José Antonio Kast
José Antonio Kast (Partido Republicano) dice que lleva casi 20 años recorriendo Chile. Que se ha juntado con miles de personas y que cuenta con un equipo preparado para ser el próximo presidente. «Nuestro gobierno va a ser de emergencia. Quiero cambiar Chile y terminar con el miedo de los chilenos a la delincuencia, a la falta de trabajo y a enfermarse», afirma.
¿Qué medidas concretas propone para reactivar el empleo y la economía?
«Llevamos diez años de estancamiento laboral y hay que tomar medidas drásticas. Reducir las regulaciones, los impuestos, incluidas las contribuciones, y el gasto político. Vamos a destrabar la pelota.
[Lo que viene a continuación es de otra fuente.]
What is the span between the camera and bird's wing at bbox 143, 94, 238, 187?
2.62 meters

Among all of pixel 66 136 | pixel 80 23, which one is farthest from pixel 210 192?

Hoy los pequeños emprendimientos, las pymes, empresas y grandes proyectos se encuentran con un muro, que es el estado, que los tramita con permisos y requisitos. Vamos a reducir los operarios políticos en el sistema público. La autoridad contralora nos dice que un grupo de personas se fue de vacaciones con licencia, por lo tanto no son necesarias para el sistema. A eso hay que sumar a quienes ingresaron a contrata por pitutos y que se dedican a hacer informes que no le mejoran la calidad de vida a nadie».
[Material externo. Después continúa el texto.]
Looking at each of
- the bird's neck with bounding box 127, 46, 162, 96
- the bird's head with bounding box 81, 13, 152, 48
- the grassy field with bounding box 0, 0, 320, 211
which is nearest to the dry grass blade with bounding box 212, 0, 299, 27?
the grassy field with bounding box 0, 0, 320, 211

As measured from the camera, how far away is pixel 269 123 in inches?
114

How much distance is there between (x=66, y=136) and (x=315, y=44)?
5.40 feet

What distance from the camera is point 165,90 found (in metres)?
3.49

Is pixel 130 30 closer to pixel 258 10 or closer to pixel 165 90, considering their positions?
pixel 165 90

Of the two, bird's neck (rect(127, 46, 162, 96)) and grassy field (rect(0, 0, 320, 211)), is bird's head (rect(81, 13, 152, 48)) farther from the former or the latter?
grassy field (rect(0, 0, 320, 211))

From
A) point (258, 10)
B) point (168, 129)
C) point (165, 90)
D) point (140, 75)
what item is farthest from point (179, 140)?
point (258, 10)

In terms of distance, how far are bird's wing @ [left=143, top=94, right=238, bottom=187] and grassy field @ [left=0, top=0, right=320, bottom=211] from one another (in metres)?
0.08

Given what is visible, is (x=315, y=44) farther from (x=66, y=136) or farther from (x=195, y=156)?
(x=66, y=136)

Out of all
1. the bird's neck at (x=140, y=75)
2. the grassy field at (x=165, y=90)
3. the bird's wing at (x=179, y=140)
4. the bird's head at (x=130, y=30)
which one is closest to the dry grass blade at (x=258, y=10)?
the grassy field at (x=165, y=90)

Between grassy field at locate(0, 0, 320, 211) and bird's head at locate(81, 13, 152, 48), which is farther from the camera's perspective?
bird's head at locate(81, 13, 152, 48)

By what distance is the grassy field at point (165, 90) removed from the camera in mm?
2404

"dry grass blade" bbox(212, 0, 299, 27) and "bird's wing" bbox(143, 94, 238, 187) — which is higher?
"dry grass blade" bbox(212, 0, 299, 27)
¿Qué plantea para atacar el desempleo femenino?
«La tasa del desempleo femenino, con más del 10%, es catastrófica. Las dos medidas concretas son buscarles fuentes de financiamiento a las mujeres que queden sin trabajo y quieran emprender. La segunda es una sala cuna universal con cargo al presupuesto de la nación».
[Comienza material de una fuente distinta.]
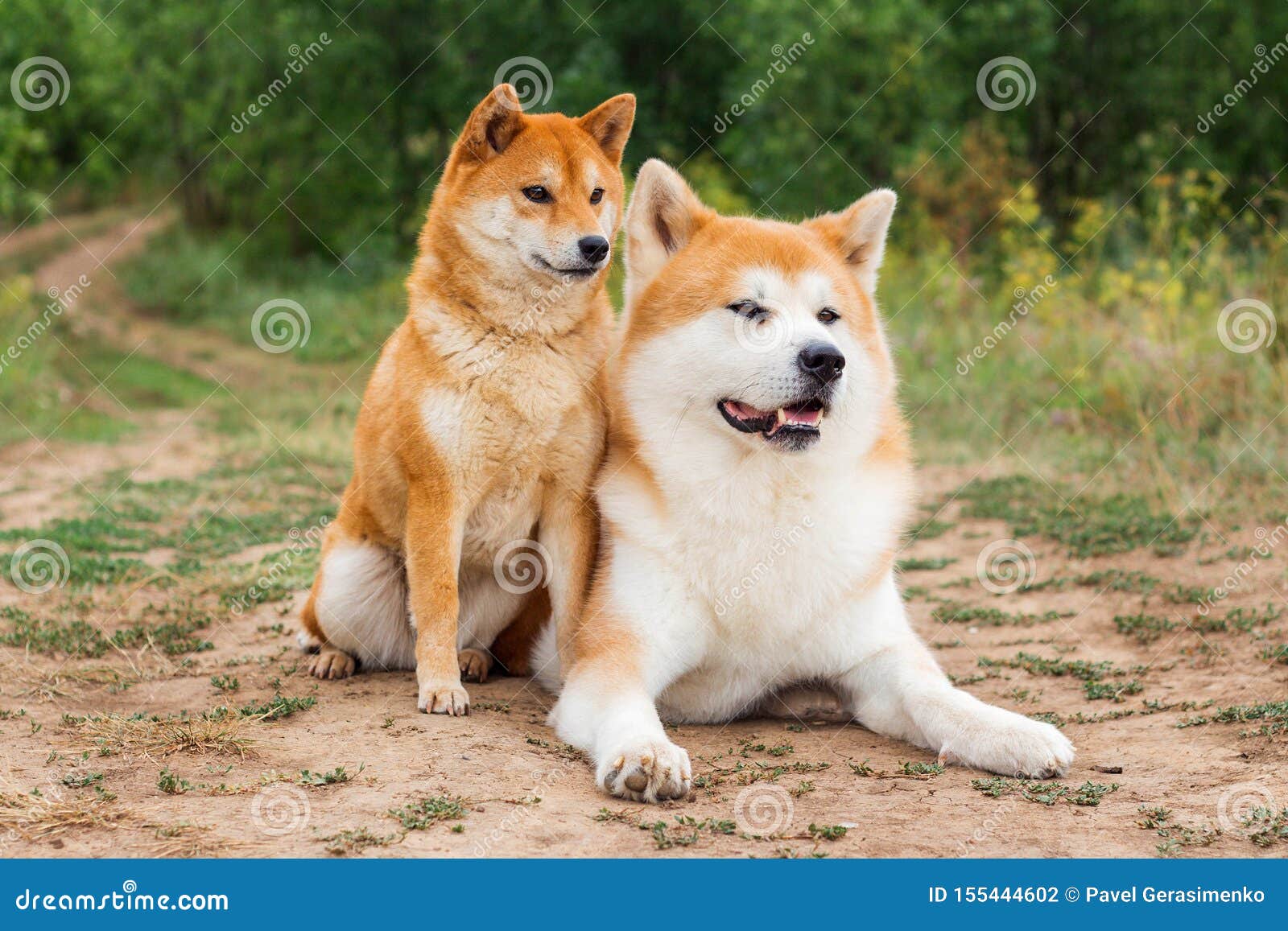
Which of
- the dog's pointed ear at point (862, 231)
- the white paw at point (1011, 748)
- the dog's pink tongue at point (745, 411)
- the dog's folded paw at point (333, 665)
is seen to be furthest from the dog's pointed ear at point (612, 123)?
the white paw at point (1011, 748)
¿En salud, cómo planea reducir las listas de espera?
«Hace un mes presentamos el plan cero espera. Es dramático que más de 2.500.000 de personas estén esperando una atención de salud y que más de 40.000 personas mueran al año en esa espera. Con una inversión fuerte de US$700.000.000 podemos resolver en gran medida las listas de espera. Vamos a pedir una colaboración tremenda al sistema público de salud para resolverlo como un desafío nacional. En la atención primaria tenemos la infraestructura, pero nos faltan médicos. Y todo lo que no pueda resolver el sistema público lo vamos a derivar al sector privado, en parte como se hizo en la pandemia».
¿Cuál es su propuesta para combatir el crimen organizado en los barrios?
«Los barrios empiezan a sufrir incivilidades como los grafiti, la basura y los okupa y cuando están deteriorados se los toma el crimen organizado. Requerimos reforzar las policías con equipos, remuneraciones y certezas jurídicas que no van a quedar abandonados cuando actúen con las prerrogativas del cargo. Reforzar la coordinación con la seguridad municipal con las patrullas integradas y la inteligencia preventiva que nos ayude a detectar los grupos de narcotráfico.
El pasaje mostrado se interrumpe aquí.